I'm having a bit of trouble trying to get my code to work
import tensorflow as tf
from tensorflow import keras
import numpy as np
import pandas as pd
import csv
from sklearn.model_selection import train_test_split
batch_size = 1
csv = "EmergeSync.csv"
val_csv = "EmergeSync.csv"
dataframe = pd.read_csv(csv)
#Split the data
train, test_ds = train_test_split(dataframe, train_size=0.8, test_size=0.2)
train_ds, val_ds = train_test_split(train, train_size=0.8, test_size=0.2)
#Building the model
model = keras.Sequential()
units = 7
model.add(keras.layers.Flatten())
model.add(keras.layers.Dense(units=units, activation='linear'))
model.add(keras.layers.Dense(units=units, activation='linear'))

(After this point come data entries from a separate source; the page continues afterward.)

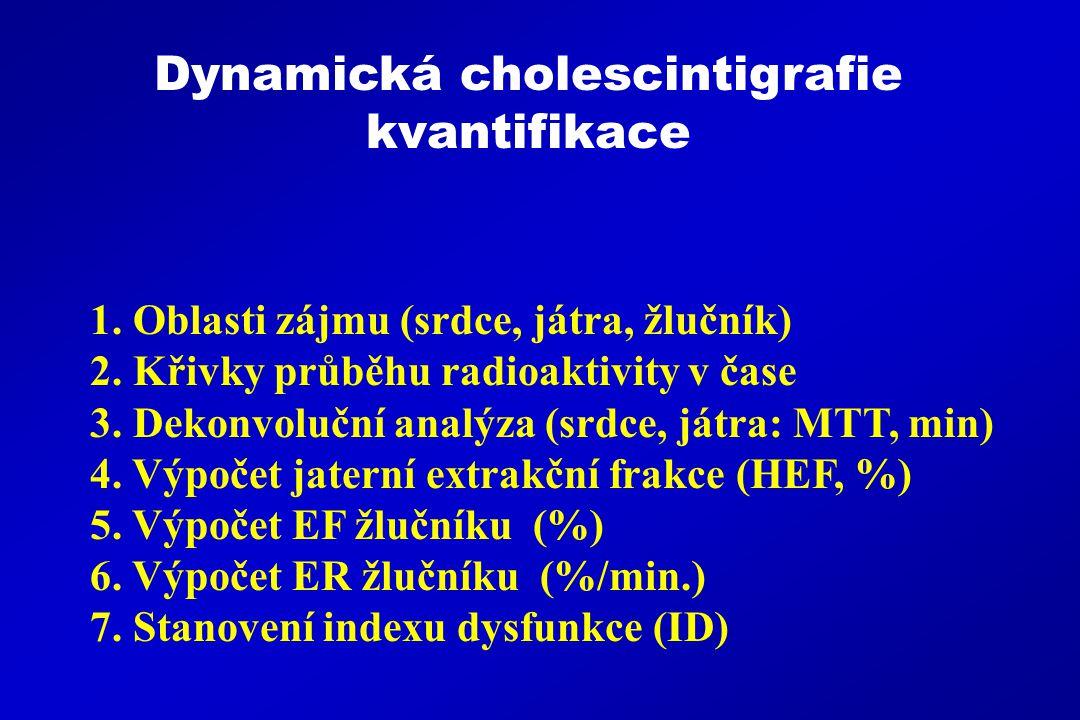 Dynamická cholescintigrafie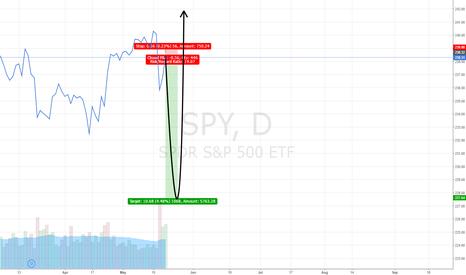 SPY: S&P500 should drop 2 to 4.50%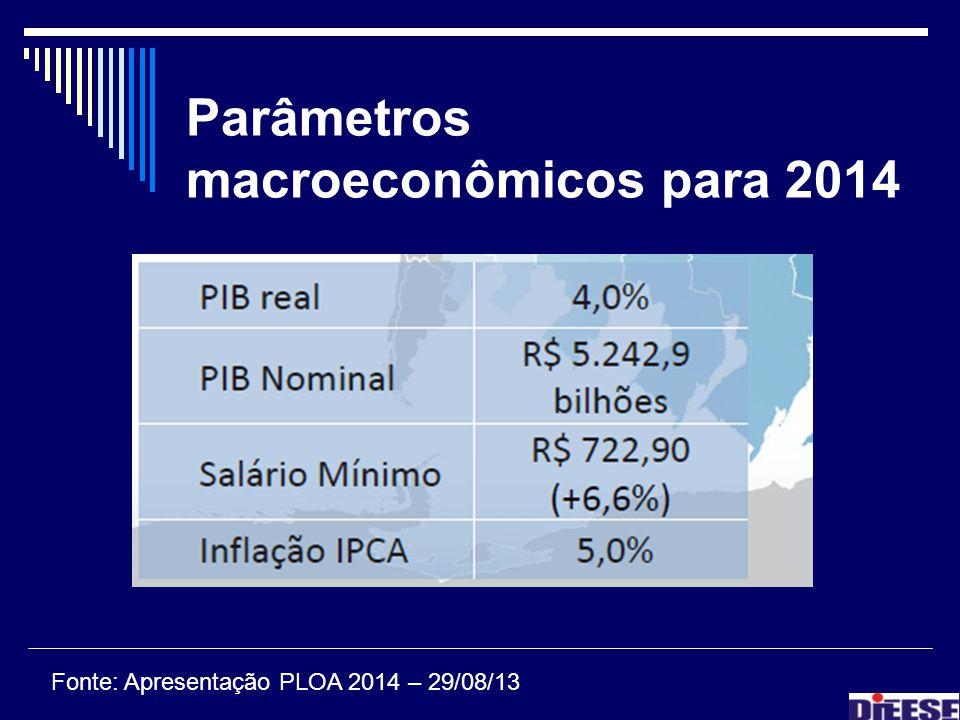 Parâmetros macroeconômicos para 2014 Fonte: Apresentação PLOA 2014 – 29/08/13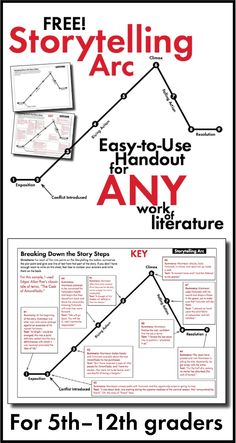 ELA~Use this Storytelling Arc handout with ANY short story, novel, or play. Perfect for middle school and high school English classes. Click now for this FREE worksheet! Teaching Writing, Writing Skills, Teaching Tools, Teaching English, Writing Tips, Teaching Resources, Essay Writing, Literary Writing, Literary Elements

model.add(keras.layers.Dense(units=units, activation='linear'))
model.compile(optimizer="adam", loss="mean_squared_error", metrics=["accuracy"])
num_epochs = 2
history = model.fit(train_ds, epochs=num_epochs, steps_per_epoch=5, batch_size=batch_size, shuffle=True, validation_data=val_ds, verbose=1)
print(history)
I get the following error:
ValueError: No gradients provided for any variable: ['sequential/dense/kernel:0', 'sequential/dense/bias:0', 'sequential/dense_1/kernel:0', 'sequential/dense_1/bias:0', 'sequential/dense_2/kernel:0', 'sequential/dense_2/bias:0'].
I have no idea what is causing this error. If anyone could help me, that would be great!